A estudante Helen Santos, 19, cresceu na Fercal e conta que se acostumou aos perigos das vias. "Aqui, convivemos com caminhões o tempo todo. É fábrica para todo lado, e os veículos não param. É parte da rotina vê-los descendo com excesso de carga, sem freios, ou causando acidentes graves, como o que aconteceu com o pequeno Guilherme. Não temos calçadas adequadas, e o pouco que existe está tomado pelo mato. Vi pessoas desviando pelos buracos e quase sendo atropeladas. A sensação é realmente de abandono", enfatizou com tristeza.
Casa atingida
Traumatizado, Kelcy do Carmo Silva, vigilante, 60, levou um susto quando uma das pedras do acidente que matou Guilherme destruiu a frente de sua casa. Ele conta que antes do acidente vivia com medo. "Eu moro há sete anos na beira dessa pista (DF-150), e é dramático.
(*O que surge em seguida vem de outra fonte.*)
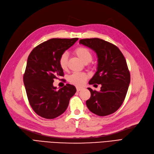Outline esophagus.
I'll list each match as a JSON object with an SVG mask.
<instances>
[{
  "instance_id": "1",
  "label": "esophagus",
  "mask_w": 154,
  "mask_h": 154,
  "mask_svg": "<svg viewBox=\"0 0 154 154\" xmlns=\"http://www.w3.org/2000/svg\"><path fill=\"white\" fill-rule=\"evenodd\" d=\"M83 88H83V87H76V91H77L78 92H79V91H80L83 90Z\"/></svg>"
}]
</instances>
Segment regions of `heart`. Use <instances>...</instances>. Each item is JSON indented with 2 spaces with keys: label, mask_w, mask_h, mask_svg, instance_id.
<instances>
[{
  "label": "heart",
  "mask_w": 154,
  "mask_h": 154,
  "mask_svg": "<svg viewBox=\"0 0 154 154\" xmlns=\"http://www.w3.org/2000/svg\"><path fill=\"white\" fill-rule=\"evenodd\" d=\"M74 52L80 58V60H82L85 63L91 62L92 59L93 55L92 51L86 47L80 46V47L76 48ZM58 62L60 67L63 70H66L67 69L68 63V55L66 53H64L60 56ZM87 78L88 75L87 74L75 72L72 73L71 76H69V81L74 85L80 86L84 84Z\"/></svg>",
  "instance_id": "obj_1"
}]
</instances>
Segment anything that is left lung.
<instances>
[{"label":"left lung","mask_w":154,"mask_h":154,"mask_svg":"<svg viewBox=\"0 0 154 154\" xmlns=\"http://www.w3.org/2000/svg\"><path fill=\"white\" fill-rule=\"evenodd\" d=\"M80 44L94 51L98 58L97 71L88 83L101 85L99 92L88 88L91 96L87 106L100 116L112 114L123 103L130 82L124 56L117 46L100 38L82 39Z\"/></svg>","instance_id":"left-lung-1"}]
</instances>
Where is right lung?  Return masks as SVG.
<instances>
[{"mask_svg":"<svg viewBox=\"0 0 154 154\" xmlns=\"http://www.w3.org/2000/svg\"><path fill=\"white\" fill-rule=\"evenodd\" d=\"M78 40L50 39L37 45L29 55L23 80L31 108L41 117L54 119L62 114L76 92L69 83L57 90L53 82L64 75L58 62L60 56Z\"/></svg>","mask_w":154,"mask_h":154,"instance_id":"add662e5","label":"right lung"}]
</instances>
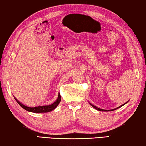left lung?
<instances>
[{"label":"left lung","mask_w":146,"mask_h":146,"mask_svg":"<svg viewBox=\"0 0 146 146\" xmlns=\"http://www.w3.org/2000/svg\"><path fill=\"white\" fill-rule=\"evenodd\" d=\"M125 103V104H126ZM90 105L92 106V107H94V108L95 109H96V110H99V111H113V110H117V109H118L119 108H121V106H122L123 105H124V104H122V105H121V106H119V107H117V108H115V109H112V110H103V109H101V108H98V107H97V106H94V104H91V103H90Z\"/></svg>","instance_id":"obj_1"}]
</instances>
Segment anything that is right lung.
Segmentation results:
<instances>
[{"label":"right lung","instance_id":"right-lung-1","mask_svg":"<svg viewBox=\"0 0 146 146\" xmlns=\"http://www.w3.org/2000/svg\"><path fill=\"white\" fill-rule=\"evenodd\" d=\"M15 100H16L17 103L20 104V106H22L23 108L28 111L33 112V113H45V112H48L52 111L57 107V106L61 101V96L60 93H59L58 99H56V101L55 102H54L52 104L35 106H27L23 103H20V102L19 100H17L16 98H15Z\"/></svg>","mask_w":146,"mask_h":146}]
</instances>
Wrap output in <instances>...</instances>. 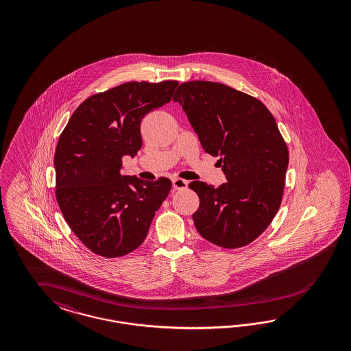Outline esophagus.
<instances>
[{
	"mask_svg": "<svg viewBox=\"0 0 351 351\" xmlns=\"http://www.w3.org/2000/svg\"><path fill=\"white\" fill-rule=\"evenodd\" d=\"M172 186L176 191L186 189L188 188V181L182 180V179H179V178H175V179H172Z\"/></svg>",
	"mask_w": 351,
	"mask_h": 351,
	"instance_id": "esophagus-1",
	"label": "esophagus"
}]
</instances>
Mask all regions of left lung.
Listing matches in <instances>:
<instances>
[{"label":"left lung","instance_id":"left-lung-1","mask_svg":"<svg viewBox=\"0 0 351 351\" xmlns=\"http://www.w3.org/2000/svg\"><path fill=\"white\" fill-rule=\"evenodd\" d=\"M206 153L219 157L226 182L191 181L199 197L193 213L204 239L223 248L243 247L274 219L285 189L288 149L276 118L260 100L229 86L191 81L173 95Z\"/></svg>","mask_w":351,"mask_h":351}]
</instances>
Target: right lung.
Instances as JSON below:
<instances>
[{
    "label": "right lung",
    "mask_w": 351,
    "mask_h": 351,
    "mask_svg": "<svg viewBox=\"0 0 351 351\" xmlns=\"http://www.w3.org/2000/svg\"><path fill=\"white\" fill-rule=\"evenodd\" d=\"M178 81L128 82L87 97L69 118L53 157L65 221L96 255L119 257L141 245L170 179L121 175L122 158L143 145L141 119L169 103Z\"/></svg>",
    "instance_id": "obj_1"
}]
</instances>
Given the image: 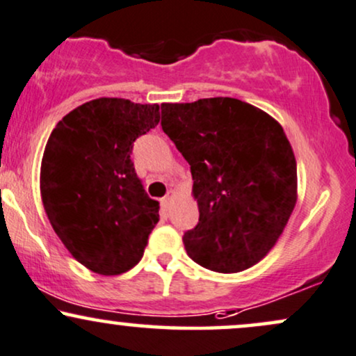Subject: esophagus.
Returning <instances> with one entry per match:
<instances>
[{
	"label": "esophagus",
	"mask_w": 356,
	"mask_h": 356,
	"mask_svg": "<svg viewBox=\"0 0 356 356\" xmlns=\"http://www.w3.org/2000/svg\"><path fill=\"white\" fill-rule=\"evenodd\" d=\"M175 197V192L174 191H170L169 194H167L164 199H162V207H164V211H169V205H170V202H172V199Z\"/></svg>",
	"instance_id": "1"
}]
</instances>
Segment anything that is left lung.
Listing matches in <instances>:
<instances>
[{
  "instance_id": "1",
  "label": "left lung",
  "mask_w": 356,
  "mask_h": 356,
  "mask_svg": "<svg viewBox=\"0 0 356 356\" xmlns=\"http://www.w3.org/2000/svg\"><path fill=\"white\" fill-rule=\"evenodd\" d=\"M162 131L189 162L199 224L184 234L194 262L237 273L275 245L297 204V161L270 114L234 97L164 102Z\"/></svg>"
}]
</instances>
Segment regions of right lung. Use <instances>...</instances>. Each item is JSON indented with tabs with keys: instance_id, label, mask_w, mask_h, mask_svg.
Wrapping results in <instances>:
<instances>
[{
	"instance_id": "1",
	"label": "right lung",
	"mask_w": 356,
	"mask_h": 356,
	"mask_svg": "<svg viewBox=\"0 0 356 356\" xmlns=\"http://www.w3.org/2000/svg\"><path fill=\"white\" fill-rule=\"evenodd\" d=\"M159 121V104L99 97L51 132L41 161L42 205L64 247L89 270L119 275L143 259L159 202L145 194L131 151Z\"/></svg>"
}]
</instances>
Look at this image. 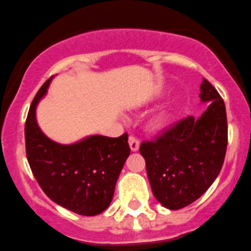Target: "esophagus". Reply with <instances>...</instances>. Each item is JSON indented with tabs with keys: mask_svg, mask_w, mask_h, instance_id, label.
Returning <instances> with one entry per match:
<instances>
[{
	"mask_svg": "<svg viewBox=\"0 0 251 251\" xmlns=\"http://www.w3.org/2000/svg\"><path fill=\"white\" fill-rule=\"evenodd\" d=\"M128 145H130V149H131V151H132V152L139 151L140 141L135 136H130V137H128Z\"/></svg>",
	"mask_w": 251,
	"mask_h": 251,
	"instance_id": "1",
	"label": "esophagus"
}]
</instances>
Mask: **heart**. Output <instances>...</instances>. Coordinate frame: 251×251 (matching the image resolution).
<instances>
[{"label": "heart", "mask_w": 251, "mask_h": 251, "mask_svg": "<svg viewBox=\"0 0 251 251\" xmlns=\"http://www.w3.org/2000/svg\"><path fill=\"white\" fill-rule=\"evenodd\" d=\"M163 123H165V121H163V119H156V120L153 121V123H152V126H153V127H161V126L163 125Z\"/></svg>", "instance_id": "b5f03b06"}]
</instances>
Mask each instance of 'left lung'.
Returning a JSON list of instances; mask_svg holds the SVG:
<instances>
[{
	"label": "left lung",
	"instance_id": "obj_1",
	"mask_svg": "<svg viewBox=\"0 0 251 251\" xmlns=\"http://www.w3.org/2000/svg\"><path fill=\"white\" fill-rule=\"evenodd\" d=\"M200 98L208 102L201 118L188 116L140 146L152 193L171 210L187 207L204 194L226 157L228 124L223 99L207 79L201 84Z\"/></svg>",
	"mask_w": 251,
	"mask_h": 251
}]
</instances>
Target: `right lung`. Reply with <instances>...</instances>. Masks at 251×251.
<instances>
[{
    "label": "right lung",
    "mask_w": 251,
    "mask_h": 251,
    "mask_svg": "<svg viewBox=\"0 0 251 251\" xmlns=\"http://www.w3.org/2000/svg\"><path fill=\"white\" fill-rule=\"evenodd\" d=\"M51 78L42 85L30 104L25 126L29 167L53 202L80 215H97L112 201L115 184L130 154L127 133L120 137L88 136L72 145L51 141L39 128L36 109Z\"/></svg>",
    "instance_id": "right-lung-1"
}]
</instances>
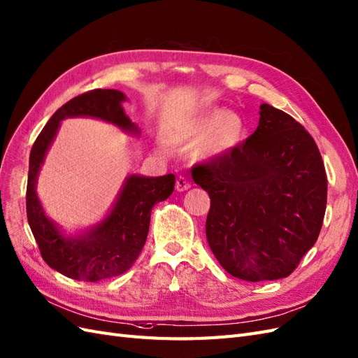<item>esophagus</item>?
<instances>
[{"label": "esophagus", "instance_id": "1", "mask_svg": "<svg viewBox=\"0 0 358 358\" xmlns=\"http://www.w3.org/2000/svg\"><path fill=\"white\" fill-rule=\"evenodd\" d=\"M190 187V182L185 177H178L176 181V190L177 192H185Z\"/></svg>", "mask_w": 358, "mask_h": 358}]
</instances>
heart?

O barulho dos caminhões é constante, e as paredes da minha casa até tremem. Depois da tragédia, meu portão foi destruído, meu carro danificado, e minha casa atingida. Ninguém veio aqui para prestar assistência ou ressarcir meus prejuízos", reclamou.
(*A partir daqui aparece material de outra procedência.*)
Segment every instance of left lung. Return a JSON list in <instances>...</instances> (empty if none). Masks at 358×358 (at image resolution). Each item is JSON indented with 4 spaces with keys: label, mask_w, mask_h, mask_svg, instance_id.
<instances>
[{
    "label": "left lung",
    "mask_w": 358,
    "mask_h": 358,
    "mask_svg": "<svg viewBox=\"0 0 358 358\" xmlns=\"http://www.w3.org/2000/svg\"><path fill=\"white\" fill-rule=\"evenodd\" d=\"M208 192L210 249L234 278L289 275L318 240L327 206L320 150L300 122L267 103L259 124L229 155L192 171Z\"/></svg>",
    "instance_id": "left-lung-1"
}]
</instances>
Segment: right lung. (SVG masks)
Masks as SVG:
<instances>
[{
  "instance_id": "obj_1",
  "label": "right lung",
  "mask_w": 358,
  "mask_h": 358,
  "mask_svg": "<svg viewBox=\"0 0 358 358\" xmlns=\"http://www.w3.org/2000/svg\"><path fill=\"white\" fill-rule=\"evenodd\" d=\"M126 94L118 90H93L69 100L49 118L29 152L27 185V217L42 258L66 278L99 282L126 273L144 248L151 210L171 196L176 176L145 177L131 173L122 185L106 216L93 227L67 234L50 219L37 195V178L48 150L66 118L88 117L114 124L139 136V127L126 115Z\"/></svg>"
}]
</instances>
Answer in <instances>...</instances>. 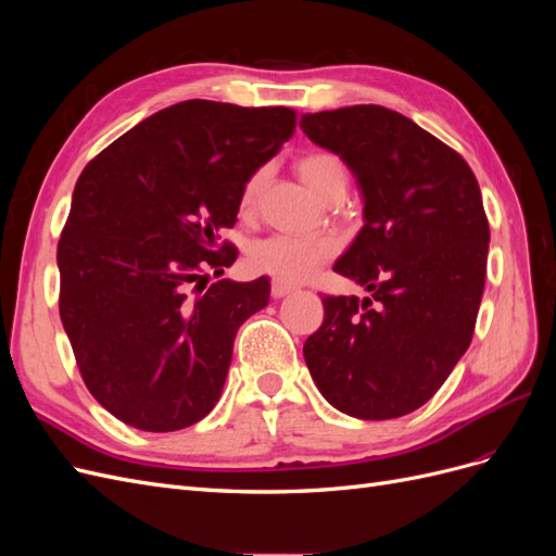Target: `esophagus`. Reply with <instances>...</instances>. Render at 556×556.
Instances as JSON below:
<instances>
[{
  "label": "esophagus",
  "instance_id": "obj_1",
  "mask_svg": "<svg viewBox=\"0 0 556 556\" xmlns=\"http://www.w3.org/2000/svg\"><path fill=\"white\" fill-rule=\"evenodd\" d=\"M292 292H294L292 285H285V282H278V280L271 282V296L274 299H282V296H288Z\"/></svg>",
  "mask_w": 556,
  "mask_h": 556
}]
</instances>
"Aqui, é só Deus por nós. Conversei com minha família diversas vezes que, por mim, teria saído daqui há muito tempo, mas ninguém quer comprar uma casa à beira de uma rodovia perigosa. Quando chegam aqui e observam as redondezas, eles (compradores) desistem na hora. Outro dia, tive que jogar minha bicicleta no canteiro para não ser atropelado", disse Kelcy, sobre a rotina enfrentada diariamente na região.
Manutenção
Mecânico de caminhões há 35 anos, Gilson Pereira Martins, 49, explicou que para ele a raiz do problema relacionado aos acidentes é falta de ajustes na estrutura dos veículos, ou seja, manutenção. "Muitos motoristas empurram a manutenção com a barriga, porque o serviço oferecido por eles é barato e não cobre os custos. É aquela história: 'Só mais uma viagem', e é nessa viagem que acontecem as tragédias", afirmou. Ele ainda ressalta que a região é movida aos grandes automóveis e é necessário encontrar uma solução que agrade a todos. "Aqui é tudo sobre caminhão. Sem eles, a Fercal para", concluiu.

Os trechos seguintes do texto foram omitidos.